*Source data:*
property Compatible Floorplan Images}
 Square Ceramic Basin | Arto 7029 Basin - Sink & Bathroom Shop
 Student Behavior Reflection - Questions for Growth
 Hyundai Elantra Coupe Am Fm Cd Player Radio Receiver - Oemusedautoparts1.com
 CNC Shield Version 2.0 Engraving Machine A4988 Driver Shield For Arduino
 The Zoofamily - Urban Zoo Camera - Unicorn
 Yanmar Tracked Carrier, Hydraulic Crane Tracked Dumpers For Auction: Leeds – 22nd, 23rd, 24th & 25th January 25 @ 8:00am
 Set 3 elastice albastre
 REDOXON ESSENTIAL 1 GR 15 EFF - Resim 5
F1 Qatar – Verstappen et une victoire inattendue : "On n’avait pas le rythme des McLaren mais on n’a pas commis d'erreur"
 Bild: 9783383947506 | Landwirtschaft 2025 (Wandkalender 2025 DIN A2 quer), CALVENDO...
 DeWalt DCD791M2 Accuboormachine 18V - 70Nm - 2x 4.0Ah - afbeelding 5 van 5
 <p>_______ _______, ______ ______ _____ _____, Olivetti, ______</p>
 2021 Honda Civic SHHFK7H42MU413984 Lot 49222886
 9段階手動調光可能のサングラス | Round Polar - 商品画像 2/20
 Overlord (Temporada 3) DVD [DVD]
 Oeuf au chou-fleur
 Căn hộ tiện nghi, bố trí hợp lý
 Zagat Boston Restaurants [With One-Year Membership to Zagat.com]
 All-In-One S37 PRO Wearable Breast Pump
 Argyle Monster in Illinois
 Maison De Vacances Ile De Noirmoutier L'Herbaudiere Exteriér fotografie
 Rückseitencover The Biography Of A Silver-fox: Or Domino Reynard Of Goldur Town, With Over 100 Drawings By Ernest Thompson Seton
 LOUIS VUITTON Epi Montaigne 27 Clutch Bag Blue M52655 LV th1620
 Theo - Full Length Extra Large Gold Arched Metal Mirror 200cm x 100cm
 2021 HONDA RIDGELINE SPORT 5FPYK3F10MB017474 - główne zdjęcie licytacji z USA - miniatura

*Work to complete:*
What is needed is an exact copy of every entry above.

*Your response:*
property Compatible Floorplan Images}
 Square Ceramic Basin | Arto 7029 Basin - Sink & Bathroom Shop
 Student Behavior Reflection - Questions for Growth
 Hyundai Elantra Coupe Am Fm Cd Player Radio Receiver - Oemusedautoparts1.com
 CNC Shield Version 2.0 Engraving Machine A4988 Driver Shield For Arduino
 The Zoofamily - Urban Zoo Camera - Unicorn
 Yanmar Tracked Carrier, Hydraulic Crane Tracked Dumpers For Auction: Leeds – 22nd, 23rd, 24th & 25th January 25 @ 8:00am
 Set 3 elastice albastre
 REDOXON ESSENTIAL 1 GR 15 EFF - Resim 5
F1 Qatar – Verstappen et une victoire inattendue : "On n’avait pas le rythme des McLaren mais on n’a pas commis d'erreur"
 Bild: 9783383947506 | Landwirtschaft 2025 (Wandkalender 2025 DIN A2 quer), CALVENDO...
 DeWalt DCD791M2 Accuboormachine 18V - 70Nm - 2x 4.0Ah - afbeelding 5 van 5
 <p>_______ _______, ______ ______ _____ _____, Olivetti, ______</p>
 2021 Honda Civic SHHFK7H42MU413984 Lot 49222886
 9段階手動調光可能のサングラス | Round Polar - 商品画像 2/20
 Overlord (Temporada 3) DVD [DVD]
 Oeuf au chou-fleur
 Căn hộ tiện nghi, bố trí hợp lý
 Zagat Boston Restaurants [With One-Year Membership to Zagat.com]
 All-In-One S37 PRO Wearable Breast Pump
 Argyle Monster in Illinois
 Maison De Vacances Ile De Noirmoutier L'Herbaudiere Exteriér fotografie
 Rückseitencover The Biography Of A Silver-fox: Or Domino Reynard Of Goldur Town, With Over 100 Drawings By Ernest Thompson Seton
 LOUIS VUITTON Epi Montaigne 27 Clutch Bag Blue M52655 LV th1620
 Theo - Full Length Extra Large Gold Arched Metal Mirror 200cm x 100cm
 2021 HONDA RIDGELINE SPORT 5FPYK3F10MB017474 - główne zdjęcie licytacji z USA - miniatura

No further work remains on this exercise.